What happens when coffee is brewed
What Happens When You Brew Coffee
In making coffee, your aim is to extract flavorful solids (including coffee oils and sucrose and other sugars) from the ground beans without pulling bitter, astringent tannins along with them. How long you brew the coffee determines how much solid material you extract and how the coffee tastes. The longer the brewing time, the greater the amount of solids extracted. If you brew the coffee long enough to extract more than 30 percent of its solids, you will get bitter compounds along with the flavorful ones. (These will also develop by letting coffee sit for a long time after brewing it.)
Ordinarily, drip coffee tastes less bitter than percolator coffee because the water in a drip coffeemaker goes through the coffee only once, while the water in the percolator pot is circulated through the coffee several times. To make strong but not bitter coffee, increase the amount of coffee-not the brewing time.
How Other Kinds of Processing Affect Coffee
Drying. Soluble coffees (freeze-dried, instant) are made by dehydrating concentrated brewed coffee. These coffees are often lower in caffeine than regular ground coffees because caffeine, which dissolves in water, is lost when the coffee is dehydrated.
Decaffeinating. Decaffeinated coffee is made with beans from which the caffeine has been extracted, either with an organic solvent (methylene chloride) or with water. How the coffee is decaffeinated has no effect on its taste, but many people prefer water-processed decaffeinated coffee because it is not a chemically treated food. (Methylene chloride is an animal carcinogen, but the amounts that remain in coffees decaffeinated with methylene chloride are so small that the FDA does not consider them hazardous. The carcinogenic organic solvent trichloroethylene [TCE], a chemical that causes liver cancer in laboratory animals, is no longer used to decaffeinate coffee.)
Making a perfect espresso:
Making a perfect cup of espresso is truly an art. The Italians refer to the technique as the "Four M's"; La Machina (the Machine), La Miscella (the coffee), Il Macinadosatore (the grinder-doser) and La Mano (the Hand). Don't expect perfection on your first try. With patience, you will succeed! Here is what to look for:
- The water. Use clean fresh cold water with minimal mineral content, otherwise known as soft water. If you know that the water in your area is hard, use a water filtration system.

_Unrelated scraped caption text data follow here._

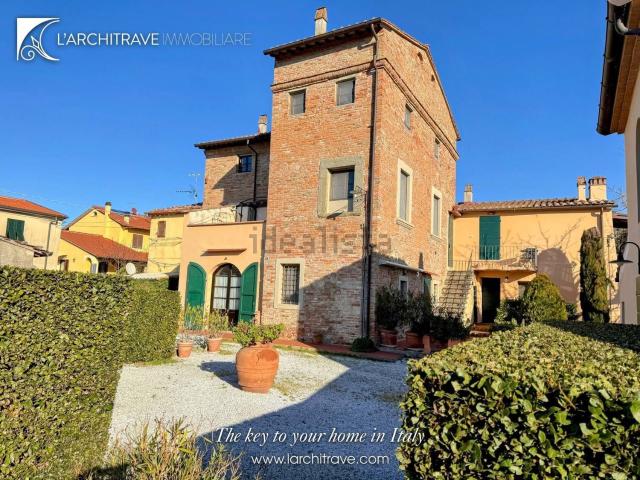 Casa in vendita a Casciana Terme Lari, Cevoli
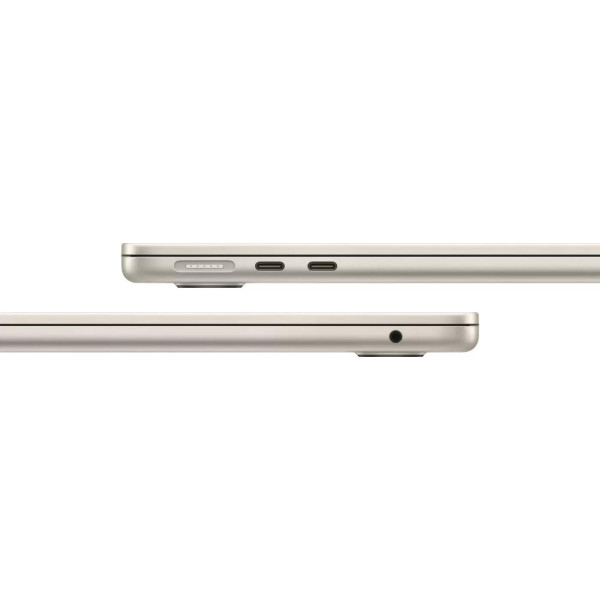 Ноутбук Apple MacBook Air 13 M4 2025 MW0Y3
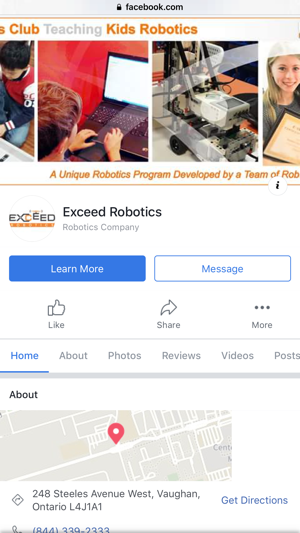 Exceed Robotics(圖3)-速報App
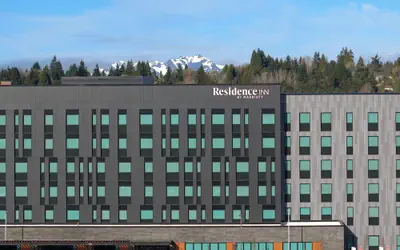 Residence Inn by Marriott Seattle Northgate Station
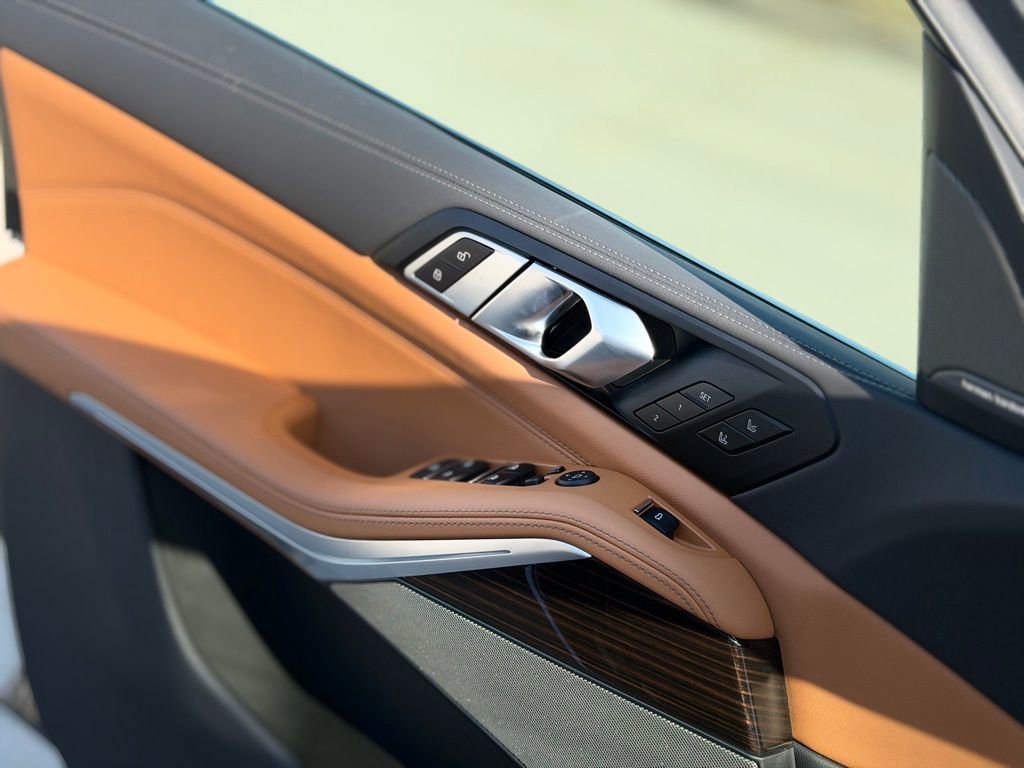 New 2026 BMW X5 xDrive40i image 19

- The coffee. Well, we are partial to our own espresso. It is a blend of over eight origins, done in the medium roasted Northern Italian style.
- The grind. This will take some trial and error. You want a find grind that will adhere to your skin if you touch it. However, if the grind is too fine, you will over extract the coffee. This causes a bitter espresso with no crema.
- What is the crema? The crema is the foamy head of the espresso, typically one third to one half of an inch thick.
- The espresso machine. Be sure that your espresso machine is clean. A dirty espresso machine can ruin the cup. It should also be warm. Often the second shot will be superior to the first one that you pull.
- How much coffee to use. Use 7 grams of coffee for each shot of espresso.
Believe it or not, a lot can go wrong in brewing your cup of coffee. Here are some steps to consider:
- The water. Use clean fresh cold water with minimal mineral content. If you know that the water in your area has mineral problems, use a filtration system.
- The grind. The grind should be fine, but not powdery. It should feel sandy to the touch.
- The coffee maker. Be sure that your coffee maker is clean. A dirty coffee maker can ruin the cup.
- How much coffee to use. While this is an individual choice, use one heaping tablespoon for each cup of coffee.
- What kind of coffee maker? We suggest the French-press method because it brings out the character of the coffee and provides the best extrication. When using a French press, keep the grind coarse.
- How long can you keep hot coffee before drinking it? Generally speaking, coffee looses its character after half an hour. It should be thrown out after an hour unless you store it in a thermos. Never re-heat or boil your coffee, this makes it bitter.